What to work on: Reproduce each of the lines below verbatim, from first to last, and omit the pictures from your output.

Material to process:
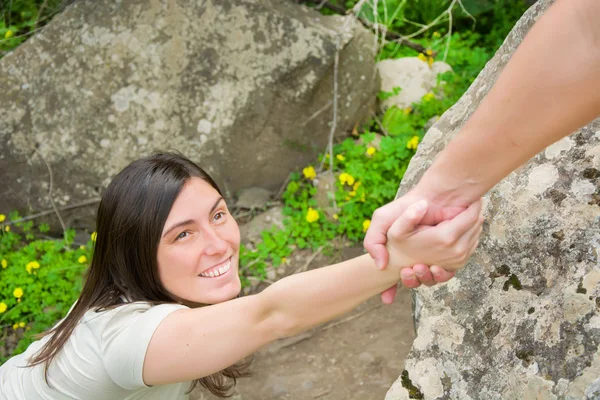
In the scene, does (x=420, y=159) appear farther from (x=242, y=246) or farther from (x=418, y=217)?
(x=242, y=246)

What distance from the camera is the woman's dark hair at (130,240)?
83.5 inches

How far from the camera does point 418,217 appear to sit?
1662 millimetres

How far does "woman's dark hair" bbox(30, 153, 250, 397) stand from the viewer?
2.12m

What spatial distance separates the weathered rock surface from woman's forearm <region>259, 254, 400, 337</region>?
2894mm

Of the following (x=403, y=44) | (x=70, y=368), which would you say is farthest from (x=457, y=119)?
(x=403, y=44)

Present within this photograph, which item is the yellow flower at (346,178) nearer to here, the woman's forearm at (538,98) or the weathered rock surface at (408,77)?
the weathered rock surface at (408,77)

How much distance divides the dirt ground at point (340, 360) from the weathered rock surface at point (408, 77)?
152 centimetres

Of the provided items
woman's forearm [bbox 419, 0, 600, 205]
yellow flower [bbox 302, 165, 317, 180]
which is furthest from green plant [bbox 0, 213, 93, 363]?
woman's forearm [bbox 419, 0, 600, 205]

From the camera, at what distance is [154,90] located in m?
4.03

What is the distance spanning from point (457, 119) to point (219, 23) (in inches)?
80.7

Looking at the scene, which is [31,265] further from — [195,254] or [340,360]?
[195,254]

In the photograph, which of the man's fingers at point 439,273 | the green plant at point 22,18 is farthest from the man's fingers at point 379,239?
the green plant at point 22,18

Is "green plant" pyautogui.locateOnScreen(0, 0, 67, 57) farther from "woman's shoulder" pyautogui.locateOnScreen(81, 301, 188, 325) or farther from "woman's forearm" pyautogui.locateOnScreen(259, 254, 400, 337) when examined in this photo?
"woman's forearm" pyautogui.locateOnScreen(259, 254, 400, 337)

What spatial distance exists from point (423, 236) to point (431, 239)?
2 cm
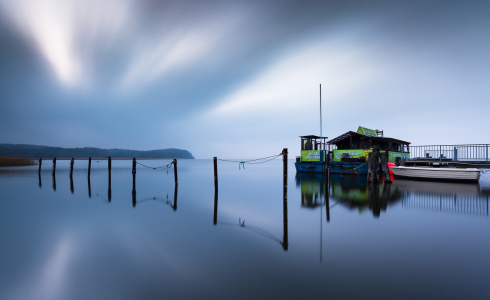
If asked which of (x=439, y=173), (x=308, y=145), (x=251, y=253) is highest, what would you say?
(x=308, y=145)

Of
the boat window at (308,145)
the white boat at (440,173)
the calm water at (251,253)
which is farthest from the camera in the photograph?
the boat window at (308,145)

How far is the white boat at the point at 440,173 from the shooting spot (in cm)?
1928

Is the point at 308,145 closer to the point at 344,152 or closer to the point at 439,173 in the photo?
the point at 344,152

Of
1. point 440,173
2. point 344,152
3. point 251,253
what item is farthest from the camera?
point 344,152

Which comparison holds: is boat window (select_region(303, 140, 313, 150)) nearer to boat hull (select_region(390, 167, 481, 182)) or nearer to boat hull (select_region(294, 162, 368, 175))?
boat hull (select_region(294, 162, 368, 175))

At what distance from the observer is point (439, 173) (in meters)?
20.1

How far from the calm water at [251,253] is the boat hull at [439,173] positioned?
10.3m

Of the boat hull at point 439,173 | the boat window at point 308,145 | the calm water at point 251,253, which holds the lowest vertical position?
the calm water at point 251,253

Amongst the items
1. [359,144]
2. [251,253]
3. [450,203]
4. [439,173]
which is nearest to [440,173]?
[439,173]

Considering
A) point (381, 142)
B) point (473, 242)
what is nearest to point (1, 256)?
point (473, 242)

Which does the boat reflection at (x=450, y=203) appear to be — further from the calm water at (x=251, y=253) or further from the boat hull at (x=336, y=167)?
the boat hull at (x=336, y=167)

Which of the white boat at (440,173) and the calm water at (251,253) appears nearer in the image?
the calm water at (251,253)

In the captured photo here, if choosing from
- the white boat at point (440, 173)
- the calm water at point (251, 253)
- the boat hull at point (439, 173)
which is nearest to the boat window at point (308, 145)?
the boat hull at point (439, 173)

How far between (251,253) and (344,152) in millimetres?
23332
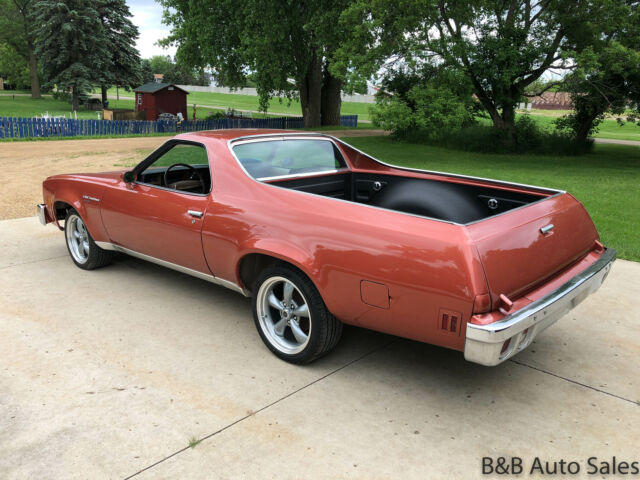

Written solution:
In the scene, does (x=420, y=159) appear farther from (x=242, y=246) or farther from (x=418, y=217)?
(x=242, y=246)

What distance from the camera is the woman's dark hair at (130,240)?
83.5 inches

How far from the camera does point 418,217 appear to sit?
1662 millimetres

How far does "woman's dark hair" bbox(30, 153, 250, 397) stand from the viewer?
2.12m

What spatial distance separates the weathered rock surface from woman's forearm <region>259, 254, 400, 337</region>?
2894mm

Of the following (x=403, y=44) | (x=70, y=368), which would you say is farthest from (x=457, y=119)?
(x=403, y=44)

Present within this photograph, which item is the yellow flower at (346,178) nearer to here, the woman's forearm at (538,98) or the weathered rock surface at (408,77)?
the weathered rock surface at (408,77)

How much distance divides the dirt ground at point (340, 360) from the weathered rock surface at point (408, 77)?
152 centimetres

Of the provided items
woman's forearm [bbox 419, 0, 600, 205]
yellow flower [bbox 302, 165, 317, 180]
which is furthest from green plant [bbox 0, 213, 93, 363]?
woman's forearm [bbox 419, 0, 600, 205]

From the camera, at what distance is [154,90] located in m?
4.03

What is the distance spanning from point (457, 119) to point (219, 23) (in inches)?
80.7

Looking at the scene, which is [31,265] further from — [195,254] or [340,360]?
[195,254]

In the photograph, which of the man's fingers at point 439,273 | the green plant at point 22,18 is farthest from the man's fingers at point 379,239?
the green plant at point 22,18

Is "green plant" pyautogui.locateOnScreen(0, 0, 67, 57) farther from "woman's shoulder" pyautogui.locateOnScreen(81, 301, 188, 325) or farther from "woman's forearm" pyautogui.locateOnScreen(259, 254, 400, 337) when examined in this photo?
"woman's forearm" pyautogui.locateOnScreen(259, 254, 400, 337)

What spatial distance exists from point (423, 236) to point (431, 239)?
2 cm
If asked which of (x=439, y=173), (x=308, y=145), (x=251, y=253) is highest, what would you say?
(x=308, y=145)

Of
the boat window at (308,145)
the white boat at (440,173)
the calm water at (251,253)
which is farthest from the camera in the photograph?
the boat window at (308,145)

How far is the white boat at the point at 440,173 from the shooting spot (in cm)?
1928

Is the point at 308,145 closer to the point at 344,152 or closer to the point at 439,173 in the photo?
the point at 344,152

Of
1. point 440,173
2. point 344,152
3. point 251,253
what item is farthest from the camera?
point 344,152

Which comparison holds: is boat window (select_region(303, 140, 313, 150)) nearer to boat hull (select_region(390, 167, 481, 182)) or nearer to boat hull (select_region(294, 162, 368, 175))?
boat hull (select_region(294, 162, 368, 175))

At what distance from the observer is point (439, 173) (in meters)?
20.1

How far from the calm water at [251,253] is the boat hull at [439,173] positioned?
10.3m

Of the boat hull at point 439,173 | the boat window at point 308,145 | the calm water at point 251,253, which holds the lowest vertical position?
the calm water at point 251,253

Amongst the items
1. [359,144]
2. [251,253]
3. [450,203]
4. [439,173]
which is nearest to [440,173]?
[439,173]

Considering
A) point (381, 142)
B) point (473, 242)
what is nearest to point (1, 256)?
point (473, 242)

Which does the boat reflection at (x=450, y=203) appear to be — further from the calm water at (x=251, y=253) or further from the boat hull at (x=336, y=167)?
the boat hull at (x=336, y=167)

Which of the white boat at (440,173) and the calm water at (251,253) appears nearer in the image?
the calm water at (251,253)

In the captured photo here, if choosing from
- the white boat at point (440, 173)
- the calm water at point (251, 253)
- the boat hull at point (439, 173)
which is nearest to the boat window at point (308, 145)?
the boat hull at point (439, 173)

How far between (251,253) and (344,152) in millimetres?
23332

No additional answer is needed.